Part IV: What the sentence actually does
The Commission’s sentence, read against its evidentiary context and against the institutional record of the Commission itself, is not a finding. It is a formula. Formulas are administratively useful because they keep institutional positions stable across reporting cycles, regardless of what the underlying subject does. The cost of that stability is that the formula eventually stops describing the subject. It describes itself.

Tirana has been inside this formula long enough that the formula has outlived its evidentiary basis. Recycling it in April 2026, in a document paired with the Commission’s own positive IBAR assessment, sent in a period when Albania’s enforcement apparatus is producing the most sustained organised-crime pressure in the region, applied to a candidate held to a standard no current member state was held to, is not rigour. It is the opposite.
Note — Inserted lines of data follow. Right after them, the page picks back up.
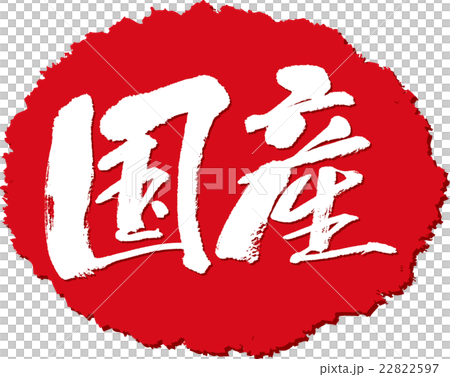 Domestic production brush character stamp 22822597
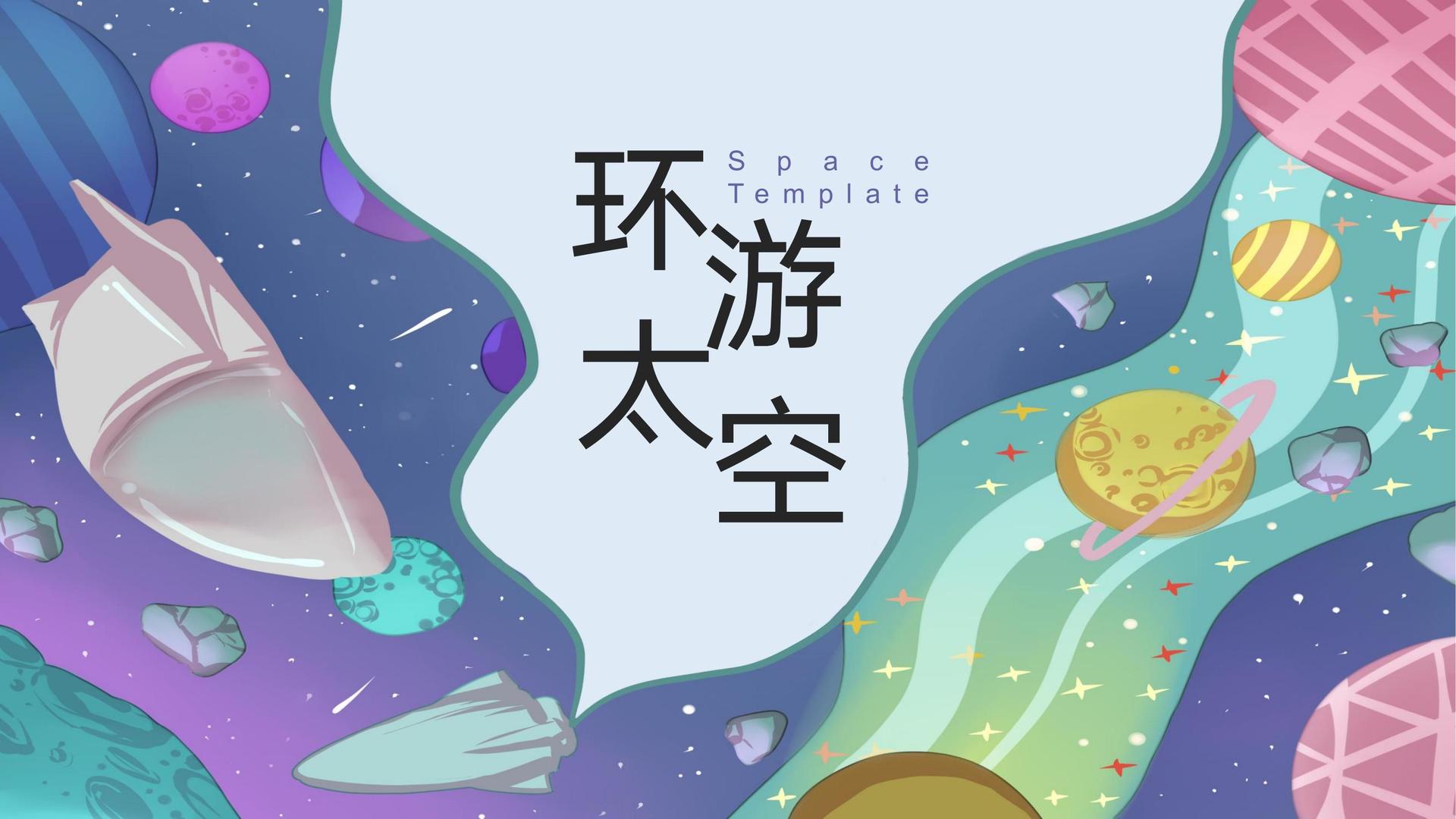 光宏影视荣获“年度文化创新机构”奖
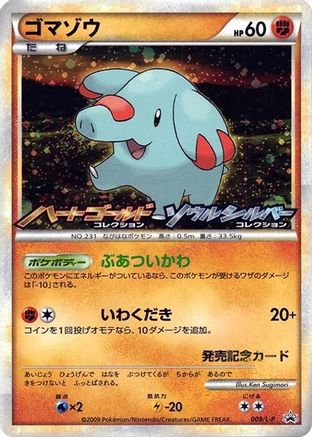 Phanpy - 009/L-P (009/L-P) - LP Legends Promos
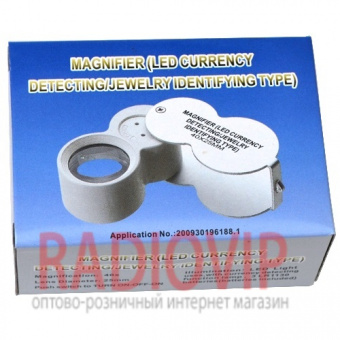 картинка Лупа ручная ювелирная с LED подсветкой и ультрафиолетом, 40X 25мм, Magnifier 9888 от интернет магазина Radiovip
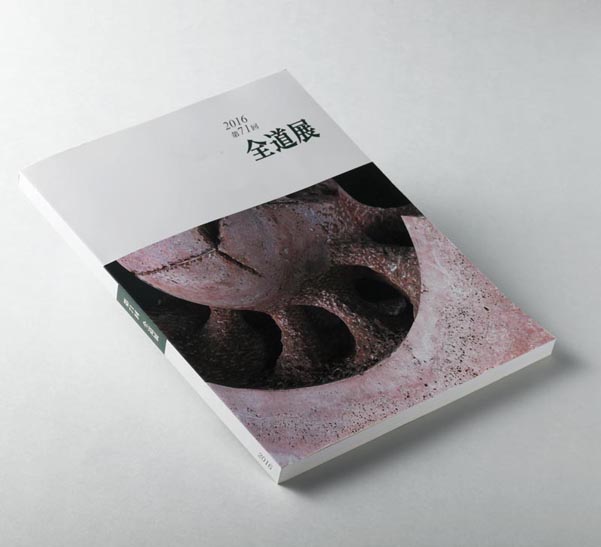 全道展 図録 | 美術・芸術書、写真集 | 事例紹介 | 株式会社アイワード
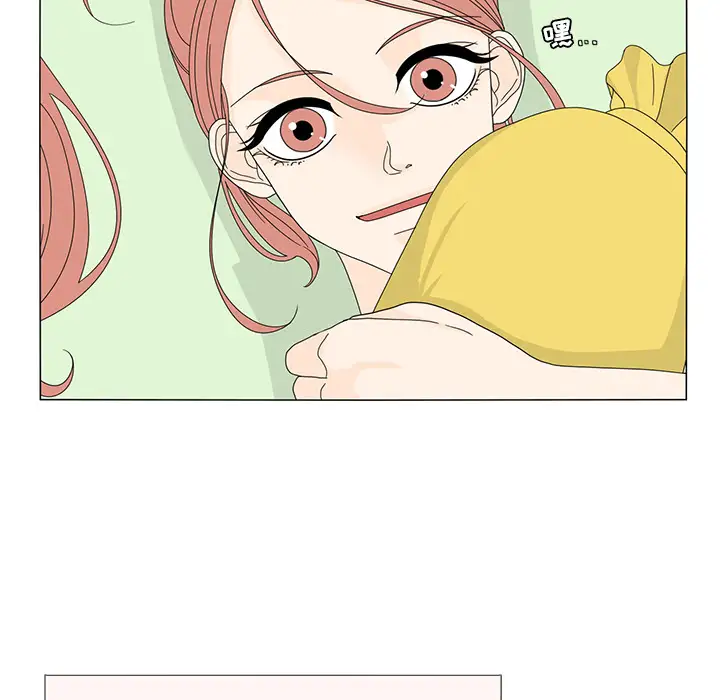 鱼缸中的花园第13话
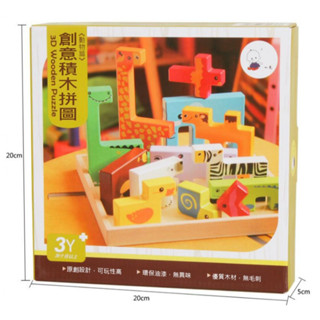 🎉推薦玩具🚀臺灣寄出🌈安檢更放心💛【動物創意積木拼圖 益智創意立體積木拼圖】兒童玩具 科學學習 益智桌遊 邏輯訓練 早教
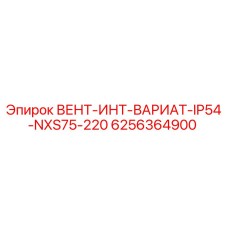 6256364900 ВЕНТ-ИНТ-ВАРИАТ-IP54-NXS75-220 Epiroc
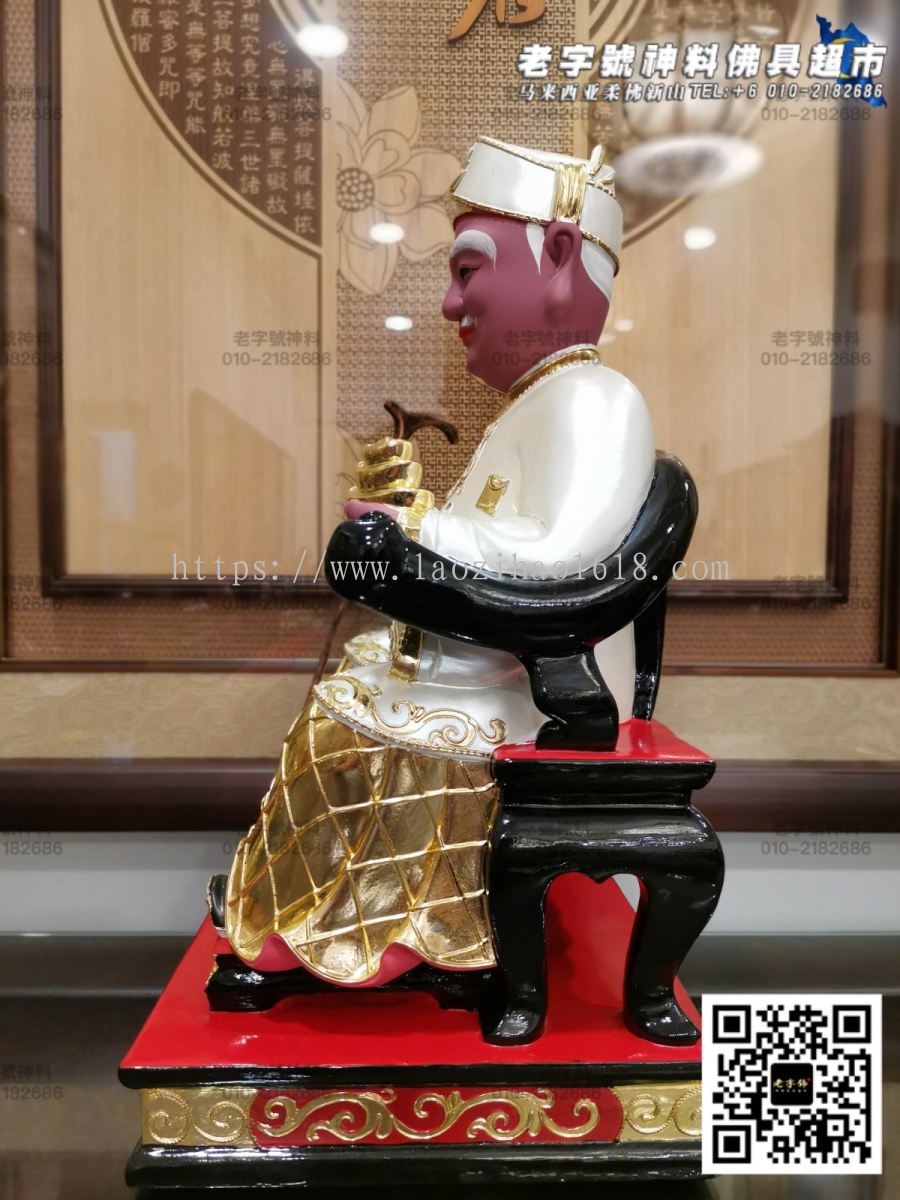 PRAYING STATUE 12寸 皇帽MISAI白衣拿督公/刀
It is language that has stopped being tested against the thing it claims to evaluate.

The merit-based enlargement process, as the Commission itself describes it, cannot function if the benchmarks are not updated when the candidate updates, and if the benchmarks are not applied uniformly across candidates and across time. When Tirana produces the work, the language should register the work. When the comparable work produced by Bulgaria and Romania was treated as sufficient for post-accession monitoring, the same offer should be available to Albania, or the Commission should explain the principled basis on which it is withheld. When a benchmark risks inverting the presumption of innocence, the benchmark should be rewritten, not exported.

None of this is a challenge to the enlargement process. It is a defence of the process the Commission claims to run. If merit is the principle, the language has to match the merit. If it does not, the principle is not merit. It is something else, and it should be named.

The one sentence in the Commission’s reply to Fjorela Beleshi will not, on its own, determine Albania’s path. But it is a window. It shows a Commission using language that its own verdicts, its own history, and its own legal principles no longer support. The fix is not to defend Albania from the language. The fix is to hold the Commission to the standard the Commission claims to apply.